Posted by madcityradio.com on June 09, 2009 at 12:48:21:
WYOU takes fundraising to the community
Jane Burns | 77 Square | June 9, 2009
WYOU Community Television will make an effort to live up to its name by getting out into the community for its summer pledge and membership drives that began this week.
The "Hands On WYOU" campaign will target two east side music festivals -- this weekend's Marquette Waterfront Festival and La Fete de Marquette on July 11. It will finish with a party at High Noon Saloon on July 12.
"It's about us being much more visible in the community than we have been," said Executive Director Barbara Bolan.
Station staff and volunteers will collect hand prints and stories to both make money and connect with the community at the events. For $50, people can create a paper mache handprint that will be used to construct a contribution wall at the station. In addition, community members will be invited to sit down in front of the camera and tell a story about life in Madison or other subjects of their choosing. Collected stories will be edited into a series of vignettes that will air on WYOU this summer and fall.

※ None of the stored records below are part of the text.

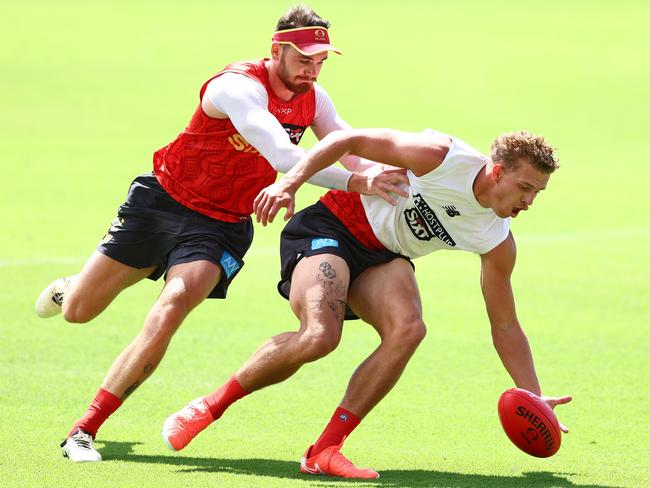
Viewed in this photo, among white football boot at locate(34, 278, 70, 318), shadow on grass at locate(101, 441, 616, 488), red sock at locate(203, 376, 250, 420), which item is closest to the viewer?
shadow on grass at locate(101, 441, 616, 488)

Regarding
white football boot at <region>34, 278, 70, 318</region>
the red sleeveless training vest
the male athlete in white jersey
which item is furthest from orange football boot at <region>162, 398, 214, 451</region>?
white football boot at <region>34, 278, 70, 318</region>

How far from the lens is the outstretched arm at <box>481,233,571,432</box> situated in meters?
6.93

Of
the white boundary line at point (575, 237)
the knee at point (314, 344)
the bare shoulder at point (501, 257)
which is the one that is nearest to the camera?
the knee at point (314, 344)

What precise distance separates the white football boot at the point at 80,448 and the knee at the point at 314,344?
48.0 inches

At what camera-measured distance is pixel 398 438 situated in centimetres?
750

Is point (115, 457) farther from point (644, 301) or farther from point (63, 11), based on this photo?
point (63, 11)

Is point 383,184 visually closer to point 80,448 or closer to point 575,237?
point 80,448

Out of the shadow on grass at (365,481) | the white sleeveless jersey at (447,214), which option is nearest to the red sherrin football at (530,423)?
the shadow on grass at (365,481)

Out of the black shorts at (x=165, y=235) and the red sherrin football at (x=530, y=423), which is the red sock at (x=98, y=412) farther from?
the red sherrin football at (x=530, y=423)

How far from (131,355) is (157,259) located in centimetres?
77

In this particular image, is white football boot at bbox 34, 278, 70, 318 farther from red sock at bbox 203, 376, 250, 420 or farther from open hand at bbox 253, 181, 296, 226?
open hand at bbox 253, 181, 296, 226

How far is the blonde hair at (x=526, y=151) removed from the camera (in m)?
6.47

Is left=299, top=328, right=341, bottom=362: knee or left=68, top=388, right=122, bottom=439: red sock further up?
left=299, top=328, right=341, bottom=362: knee

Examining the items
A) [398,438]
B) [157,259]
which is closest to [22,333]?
[157,259]
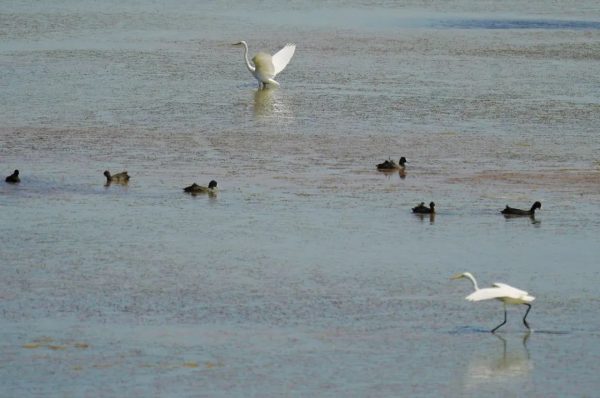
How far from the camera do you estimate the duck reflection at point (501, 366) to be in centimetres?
973

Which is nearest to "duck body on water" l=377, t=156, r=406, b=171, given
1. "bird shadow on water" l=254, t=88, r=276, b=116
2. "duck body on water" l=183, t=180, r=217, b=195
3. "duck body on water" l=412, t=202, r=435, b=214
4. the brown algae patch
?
the brown algae patch

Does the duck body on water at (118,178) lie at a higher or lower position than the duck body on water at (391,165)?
lower

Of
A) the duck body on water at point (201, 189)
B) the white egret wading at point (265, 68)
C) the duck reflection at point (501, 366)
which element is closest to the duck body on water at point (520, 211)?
the duck body on water at point (201, 189)

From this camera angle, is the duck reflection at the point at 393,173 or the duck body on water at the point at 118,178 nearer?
the duck body on water at the point at 118,178

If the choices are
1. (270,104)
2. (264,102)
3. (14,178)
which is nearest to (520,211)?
Result: (14,178)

Fundraising is a new task for WYOU, the local cable access program that began in 1976. A state law signed by Gov. Jim Doyle last year changed cable franchise agreements from being local to statewide. The effect of that change in Madison meant that 63 cents per Charter subscription per month that used to go to public, educational and government channels (called PEG channels) would end by 2011.
In Madison, that fee provided nearly $400,000 annually to two community broadcast stations, WYOU and Madison City Channel 12.
WYOU, which received $139,000 annually, has a variety of programming created by community members and the news program "Democracy Now!" The city channel shows many governmental meetings.
Mayor Dave Cieslewicz told WYOU he would leave the fee in place this year, but has plans to cut it in half the following year.
WYOU is working on becoming more self-sufficient and the pledge drive is part of that. This spring, the station had an on-air pledge drive.
The need to raise money instead of just getting a check from the city has changed how WYOU does business, staff members say.
"There was nothing to force producers to connect with their audience," said the station's technical director Eric Allin. "That's why (community radio station) WORT is as strong as it is, their pledge drives force the DJs to say, 'Hey, audience, we need your support.'"
WYOU is on channel 95, and digital channel 991. Since March, it has been streaming live at wyou.org.